- [SOURCE EXCERPT]
As mentioned before:
here’s the complete program that does a sort on 4096 values.
[codebox]
// includes, system
#include <stdlib.h>
#include <stdio.h>
#include <string.h>
#include <math.h>
#include <time.h>
#include <assert.h>
// includes, project
#include <cutil.h>
#include <cufft.h>
//functions
double frand (void)
{
double value;
value = ((double) rand()/(RAND_MAX));
return value;
}
//kernels
// Simple utility function to check for CUDA runtime errors
void checkCUDAError(const char *msg)
{
cudaError_t err = cudaGetLastError();
if( cudaSuccess != err)
{
fprintf(stderr, "Cuda error: %s: %s.\n", msg, cudaGetErrorString( err) );
exit(-1);
}
}
global void fft_indx(int *fftind, int n, int inc)
{
int i = blockIdx.x * blockDim.x + threadIdx.x;
if(i<inc)
{
fftind[i] = i + inc;
}
else
{
fftind[i] = i - inc;
}
}
global void find_corrmaxz(double *zmax, double *f4, int *shifted_x, int *shifted_y, int *reg_x, int *reg_y, int Nx, int Ny, int *fftindx, int *fftindy, int *edgel_x, int *edger_x, int *edgel_y, int *edger_y, int num)
{
int i = blockIdx.x * blockDim.x + threadIdx.x;
int j = blockIdx.y * blockDim.y + threadIdx.y;
zmax[num] = f4[(num*Nx*Ny)+num];
if(i < Nx && j < Ny )
{
if(f4[(num*Nx*Ny)+i*Nx+j] >= zmax[num])
{
zmax[num] = f4[(num*Nx*Ny)+i*Nx+j];
reg_x[num] = j;
reg_y[num] = i;
shifted_x[num] = fftindy[j];
shifted_y[num] = fftindx[i];
}
if(reg_x[num] == 0)
{
edgel_x[num] = Nx - 1;
edger_x[num] = reg_x[num] + 1;
}
else if (reg_x[num] == Nx-1)

- [AVAILABLE DATA]
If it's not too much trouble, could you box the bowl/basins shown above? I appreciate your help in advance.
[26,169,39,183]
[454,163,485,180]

- [WRITTEN PROBLEM]
Decide whether each statement agrees with the forum post, and answer yes or no with the deciding words quoted from it: (a) The program sorts 4096 values. (b) The function frand returns an int. (c) checkCUDAError ends the program when it finds an error. The material is separate from the text.

- [RESPONSE TO THE TASK]
(a) Yes: "here’s the complete program that does a sort on 4096 values."
(b) No: "double frand (void)"
(c) Yes: "exit(-1);"